Appellant argues in this assignment of error that he was prejudiced by the failure of the convening authority to grant relief for 33 days of illegal post-trial confinement served subsequent to his second trial. We are not persuaded by this argument.

Generally, when the Government does not comply with the terms of a pretrial agreement, the reviewing court must either order compliance therewith or allow the accused to withdraw his pleas. United States v. Cifuentes, 11 M.J. 385 (C.M.A.1981); United States v. Holt, 12 M.J. 525 (N.M.C.M.R.1981). Thus, the decision of this Court in United States v. Thomas, 10 M.J. 766 (N.C.M.R.1981), which is relied upon by the Government in its brief, has been overruled to the extent it suggests “that reassessment of the sentence is an adequate remedy for failure to comply with a pretrial agreement when compliance is no longer possible and the accused desires to withdraw his pleas.” United States v. Holt, supra at 527. Reassessment is still appropriate, of course, when an accused specifically requests that remedy¡ Id.

The Government, however, has misinterpreted the issue raised in this assignment of error. We are not presented with a situation where an accused’s pleas are potentially rendered improvident due to the Government’s failure to comply with the pretrial agreement. Appellant was not denied what he bargained for in exchange for his guilty pleas and his pleas remain provident. United States v. Care, 18 U.S.C.M.A. 535, 40 C.M.R. 247 (1969). Here, erroneous belief as to the effect of a provision in the pretrial agreement resulted in appellant serving 33 days of illegal confinement.

No remedy is provided an accused if, as in this case, an administrative error causes him to serve additional confinement, except to order his immediate release in a situation where the accused is still incarcerated at the time of decision. However, in the interest of justice, we shall reassess the sentence. Upon reassessment, we find the sentence to be appropriate. Appellant has already benefited immensely from the Government’s ineptitude, lack of prosecutorial vigor, and an inexplicable pretrial agreement that limited punishment for these violent felony offenses to that appropriate for a misdemeanor, elements which in this case have substantially prejudiced the interests of the Navy and society in general.

II

The instant offenses were committed at Naval Air Station, Patuxent River, Maryland, on 17 November 1981. The victim was a female sailor who was making rounds while standing watch duty. Appellant, knowing that she would be on watch that' night, decided to lie in wait and rape her while at a remote station during her rounds. He fashioned a mask from a knit scarf to preclude identification, confronted her, and, brandishing a knife, threatened to kill her if she screamed. Appellant then touched the victim in the vaginal area and forced her to touch his penis. His attempt to rape her was frustrated because she was wearing a tampon.

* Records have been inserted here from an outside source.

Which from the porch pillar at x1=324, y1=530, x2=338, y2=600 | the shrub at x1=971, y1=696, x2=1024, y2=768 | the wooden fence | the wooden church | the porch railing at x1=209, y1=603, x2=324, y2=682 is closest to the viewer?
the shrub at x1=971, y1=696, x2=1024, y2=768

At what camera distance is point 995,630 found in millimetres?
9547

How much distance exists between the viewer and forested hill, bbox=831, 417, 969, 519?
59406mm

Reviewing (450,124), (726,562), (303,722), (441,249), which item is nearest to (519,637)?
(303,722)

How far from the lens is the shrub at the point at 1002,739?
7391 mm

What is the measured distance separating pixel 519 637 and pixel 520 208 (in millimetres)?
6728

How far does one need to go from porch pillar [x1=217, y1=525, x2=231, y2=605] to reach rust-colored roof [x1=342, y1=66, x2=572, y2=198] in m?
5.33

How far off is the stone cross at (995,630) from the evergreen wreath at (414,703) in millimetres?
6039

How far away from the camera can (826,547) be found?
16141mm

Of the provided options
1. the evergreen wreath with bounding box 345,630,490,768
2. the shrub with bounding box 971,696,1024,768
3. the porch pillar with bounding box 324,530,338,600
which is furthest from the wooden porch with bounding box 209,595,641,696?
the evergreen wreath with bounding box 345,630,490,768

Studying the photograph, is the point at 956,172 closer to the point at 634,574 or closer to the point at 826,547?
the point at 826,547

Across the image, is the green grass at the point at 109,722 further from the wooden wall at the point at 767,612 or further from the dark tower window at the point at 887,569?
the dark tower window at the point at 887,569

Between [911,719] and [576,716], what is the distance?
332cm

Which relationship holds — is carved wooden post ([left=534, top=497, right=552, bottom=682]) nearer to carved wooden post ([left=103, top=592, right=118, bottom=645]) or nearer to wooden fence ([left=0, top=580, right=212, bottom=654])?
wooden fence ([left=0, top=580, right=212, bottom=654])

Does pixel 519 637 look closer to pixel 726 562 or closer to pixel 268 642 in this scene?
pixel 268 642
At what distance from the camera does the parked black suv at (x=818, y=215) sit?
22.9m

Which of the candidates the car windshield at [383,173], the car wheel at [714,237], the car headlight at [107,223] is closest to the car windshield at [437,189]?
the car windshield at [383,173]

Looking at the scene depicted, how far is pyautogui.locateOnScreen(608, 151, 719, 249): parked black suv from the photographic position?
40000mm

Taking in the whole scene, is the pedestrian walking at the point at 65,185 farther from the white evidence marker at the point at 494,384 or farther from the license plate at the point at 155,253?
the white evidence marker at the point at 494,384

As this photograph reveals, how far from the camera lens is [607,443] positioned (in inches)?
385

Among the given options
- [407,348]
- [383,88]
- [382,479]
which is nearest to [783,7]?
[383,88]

Appellant’s argument that the specifications alleging assault with a dangerous weapon and communication of a threat are multiplicious for findings with the attempts ed rape offense is unfounded. In our opinion, this case is distinguishable from United States v. Hollimon, 16 M.J. 164 (C.M.A.1983), for the offenses contained in the challenged specifications are not “fairly embraced” within the factual allegations of the attempted rape offense. See United States v. DiBello, 17 M.J. 77, 80 (C.M.A.1983); United States v. Glover, 16 M.J. 397, 399 (C.M.A.1983). See generally United States v. Baker, 14 M.J. 361 (C.M.A.1983). As illustrated by the above factual scenario, appellant is not only guilty of attempted rape, but, in addition, he has committed *896several other offenses — including those appellant presently contends are multiplicious for findings — and has therefore been properly convicted thereof. The situation before us is not one where an accused has been charged with multiple offenses for purposes of contingencies of proof, see, e.g., United States v. Ruff, 16 M.J. 917 (N.M.C.M.R.1983), for, in this case, appellant has committed a series of separate and distinct offenses, albeit in a single episode of criminal behavior. We believe that the interests of society are best served by not arbitrarily expunging these offenses from appellant’s permanent record.

Accordingly, the findings and sentence as approved on review below are affirmed.